The Game: Darkness has fallen anew upon Sosaria, and Lord British calls for your service again. You set out with four adventurers on a quest to gain the experience that will be necessary to survive the long voyage to a volcanic island where the source of all the evil plaguing the world is said to be. (Sven Carlberg, 2002)
Memories: Programmed as a homebrew project, this unofficial version of Ultima III ports the massive home computer RPG to the Game Boy Color. If even half of the game survives that translation intact, that’s a stupendous achievement. But how does it play?

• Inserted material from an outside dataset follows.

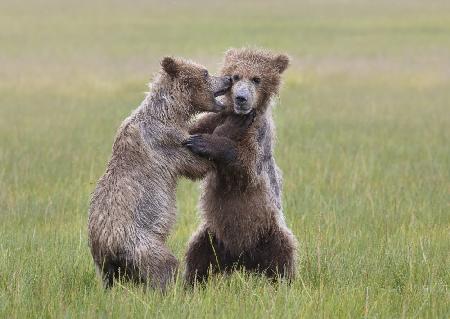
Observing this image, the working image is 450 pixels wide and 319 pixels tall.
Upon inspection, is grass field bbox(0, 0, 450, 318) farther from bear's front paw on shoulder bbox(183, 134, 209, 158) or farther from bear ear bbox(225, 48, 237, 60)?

The answer: surprisingly well. If you’ve spent any time with the NES or Sega Master System translations of the Ultima games, you pretty much know what to expect here: the smorgasbord of keyboard-driven options has been gracefully confined to a menu system, which, when called up, will “stop time” long enough for you to make the selection you want. Not all of the available commands fit on a single screen, so all one has to do is punch over to the rest of those commands via the arrow key – a feature that the game’s author says is probably the most misunderstood thing about his port.
But with this supposedly being a port of the Commodore 64 edition of Ultima III, this means that anything you could do on the computer version can be done here. That actually puts this homebrew on a plane above the NES versions, which left stuff out or drastically simplified stuff for the sake of watering things down to a simpler menu system. If you’re looking for an Ultima III port that does everything the computer versions of the same title do, it’s here. On the Game Boy Color. If you can believe that.
It also looks and sounds very much like the C64 version. One could argue that the console versions of Ultima III are prettier, their graphics optimized for their respective hardware and tweaked to be acceptable to a post-Legend Of Zelda audience, but this is what the game looked like when I first set eyes on it in the ’80s.
And that brings me to one last point: this homebrew was available for ten years before I’d ever heard of it. Thank goodness. Back in the day, even the Game Boy Color was a huge timesink for me – whole lunch hours would disappear into a game of Monopoly. If I had been aware of this homebrew, and things like flash carts, I never would’ve left the house. Or the bathtub, in all likelihood. It’s that good.